What you need to do: Pick out each line below that contains the word "branch". Case counts.

The data:

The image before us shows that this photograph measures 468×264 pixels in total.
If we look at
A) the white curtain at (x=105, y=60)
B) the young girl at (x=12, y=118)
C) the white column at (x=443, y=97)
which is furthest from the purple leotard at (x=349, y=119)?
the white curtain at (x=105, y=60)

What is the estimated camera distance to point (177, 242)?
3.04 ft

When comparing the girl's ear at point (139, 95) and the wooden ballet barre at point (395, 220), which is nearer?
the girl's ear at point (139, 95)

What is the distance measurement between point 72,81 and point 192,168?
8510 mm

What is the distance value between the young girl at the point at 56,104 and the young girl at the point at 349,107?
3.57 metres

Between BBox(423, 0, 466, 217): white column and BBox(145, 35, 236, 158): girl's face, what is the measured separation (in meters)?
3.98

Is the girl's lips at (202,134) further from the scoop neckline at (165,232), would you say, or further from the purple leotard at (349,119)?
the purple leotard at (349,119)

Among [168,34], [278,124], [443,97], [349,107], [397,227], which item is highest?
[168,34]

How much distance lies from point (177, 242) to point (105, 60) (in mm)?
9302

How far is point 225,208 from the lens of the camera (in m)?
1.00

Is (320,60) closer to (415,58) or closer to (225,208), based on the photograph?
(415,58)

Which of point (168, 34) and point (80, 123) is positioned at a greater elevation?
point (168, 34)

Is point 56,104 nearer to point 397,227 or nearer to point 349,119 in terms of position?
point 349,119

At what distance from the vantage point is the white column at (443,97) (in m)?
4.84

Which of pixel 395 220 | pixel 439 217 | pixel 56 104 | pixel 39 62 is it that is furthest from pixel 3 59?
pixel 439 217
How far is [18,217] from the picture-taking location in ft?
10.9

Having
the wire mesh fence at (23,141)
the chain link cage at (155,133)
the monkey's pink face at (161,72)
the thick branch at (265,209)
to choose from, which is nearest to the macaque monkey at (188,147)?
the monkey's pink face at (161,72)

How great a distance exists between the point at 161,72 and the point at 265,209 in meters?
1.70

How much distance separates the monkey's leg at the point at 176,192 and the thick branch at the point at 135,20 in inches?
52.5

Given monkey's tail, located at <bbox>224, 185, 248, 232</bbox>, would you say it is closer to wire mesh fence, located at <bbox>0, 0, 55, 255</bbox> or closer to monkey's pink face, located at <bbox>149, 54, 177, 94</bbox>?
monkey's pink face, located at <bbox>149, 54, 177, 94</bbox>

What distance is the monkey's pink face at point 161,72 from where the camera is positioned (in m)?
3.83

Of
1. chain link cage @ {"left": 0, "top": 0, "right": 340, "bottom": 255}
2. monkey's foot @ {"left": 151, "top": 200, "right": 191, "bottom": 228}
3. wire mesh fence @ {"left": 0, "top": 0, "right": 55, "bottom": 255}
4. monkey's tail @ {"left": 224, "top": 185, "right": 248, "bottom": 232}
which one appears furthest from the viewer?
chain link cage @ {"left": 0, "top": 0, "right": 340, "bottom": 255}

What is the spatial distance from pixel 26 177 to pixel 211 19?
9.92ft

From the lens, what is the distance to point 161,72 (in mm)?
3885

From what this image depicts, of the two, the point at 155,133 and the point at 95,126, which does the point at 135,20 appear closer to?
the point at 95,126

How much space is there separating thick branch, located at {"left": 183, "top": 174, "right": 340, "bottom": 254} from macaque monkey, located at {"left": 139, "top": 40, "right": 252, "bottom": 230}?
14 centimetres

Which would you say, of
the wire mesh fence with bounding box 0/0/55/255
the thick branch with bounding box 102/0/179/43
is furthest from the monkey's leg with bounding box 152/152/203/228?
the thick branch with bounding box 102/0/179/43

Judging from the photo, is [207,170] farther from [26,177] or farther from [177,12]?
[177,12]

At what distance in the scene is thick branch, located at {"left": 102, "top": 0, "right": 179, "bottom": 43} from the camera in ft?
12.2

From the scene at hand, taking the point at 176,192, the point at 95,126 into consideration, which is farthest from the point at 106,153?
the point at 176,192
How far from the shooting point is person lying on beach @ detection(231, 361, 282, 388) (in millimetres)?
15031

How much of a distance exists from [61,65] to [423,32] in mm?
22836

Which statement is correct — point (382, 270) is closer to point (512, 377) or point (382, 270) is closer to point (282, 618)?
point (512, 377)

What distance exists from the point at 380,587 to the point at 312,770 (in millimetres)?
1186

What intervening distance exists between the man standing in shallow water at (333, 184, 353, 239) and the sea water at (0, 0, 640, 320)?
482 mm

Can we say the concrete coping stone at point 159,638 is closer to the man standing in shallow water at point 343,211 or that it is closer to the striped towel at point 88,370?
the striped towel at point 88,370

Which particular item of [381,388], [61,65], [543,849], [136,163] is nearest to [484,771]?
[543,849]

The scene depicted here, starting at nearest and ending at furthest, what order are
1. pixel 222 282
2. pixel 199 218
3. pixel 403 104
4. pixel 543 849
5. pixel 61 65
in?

Result of the task:
the thick branch at (265,209)
How much distance separates the monkey's leg at the point at 176,192 and the thick branch at the point at 135,20 in inches?
How much space is there separating thick branch, located at {"left": 183, "top": 174, "right": 340, "bottom": 254} from macaque monkey, located at {"left": 139, "top": 40, "right": 252, "bottom": 230}?
the thick branch with bounding box 102/0/179/43
the thick branch with bounding box 102/0/179/43
At what distance in the scene is thick branch, located at {"left": 102, "top": 0, "right": 179, "bottom": 43} from the camera in ft?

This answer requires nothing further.